# WORK INSTRUCTION:
In the material below, the lines from the one containing "RIO Fur Jacket" through the one containing "the kiss of death" are to be given again exactly, ends included, and no others.

# DATA FOR THE TASK:

# # # # #

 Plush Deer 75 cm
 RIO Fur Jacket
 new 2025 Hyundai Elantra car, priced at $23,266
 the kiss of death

# # # # #

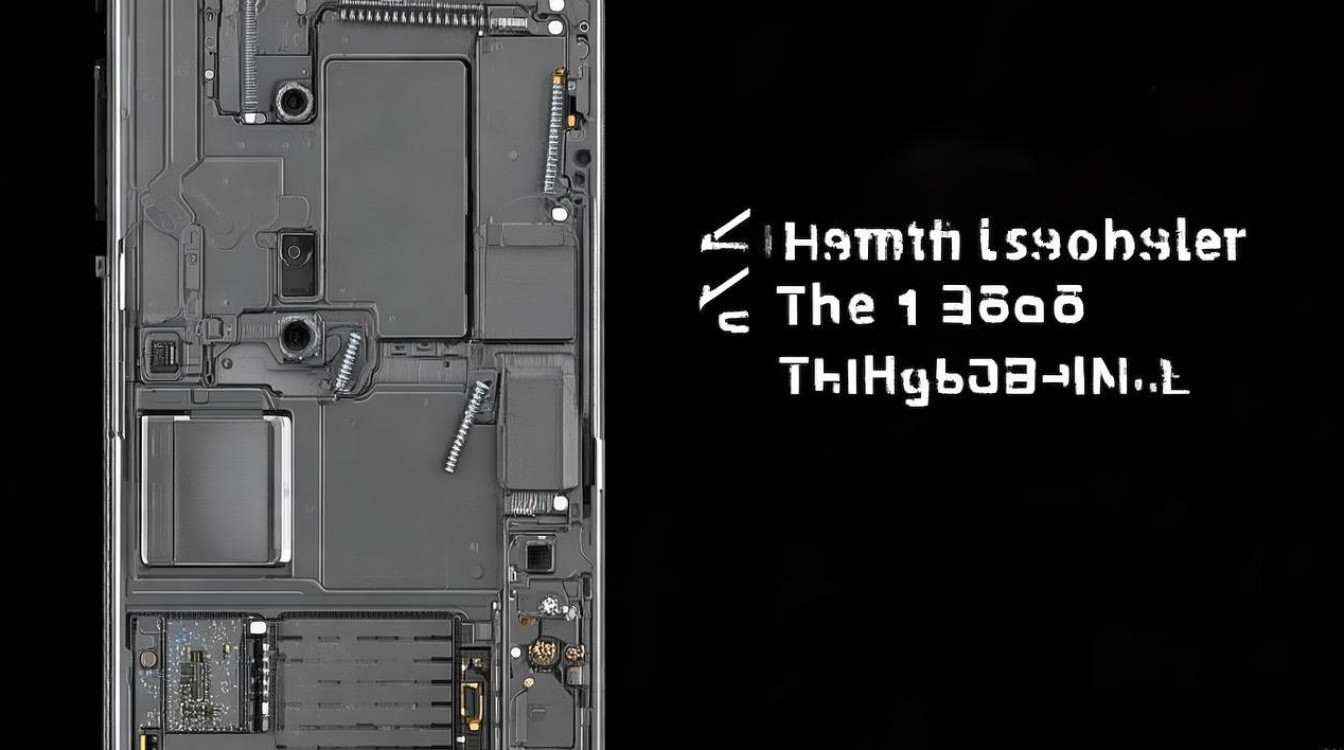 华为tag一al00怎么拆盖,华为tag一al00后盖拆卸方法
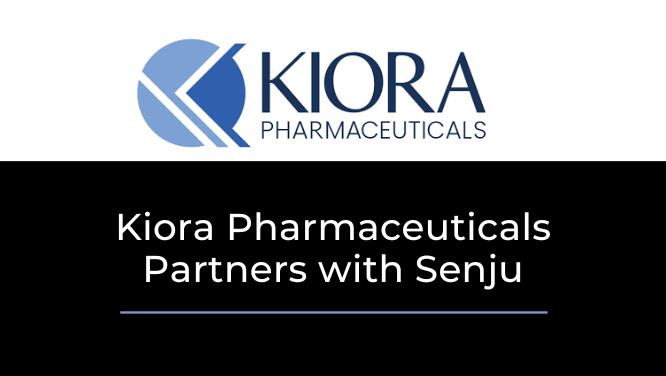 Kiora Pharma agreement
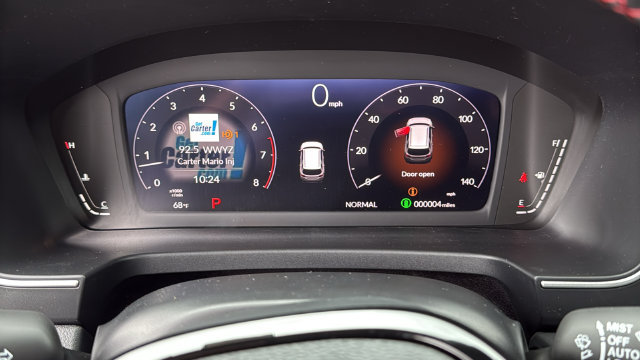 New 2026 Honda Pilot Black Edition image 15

# # # # #

# EXERCISE SOLUTION:
 RIO Fur Jacket
 new 2025 Hyundai Elantra car, priced at $23,266
 the kiss of death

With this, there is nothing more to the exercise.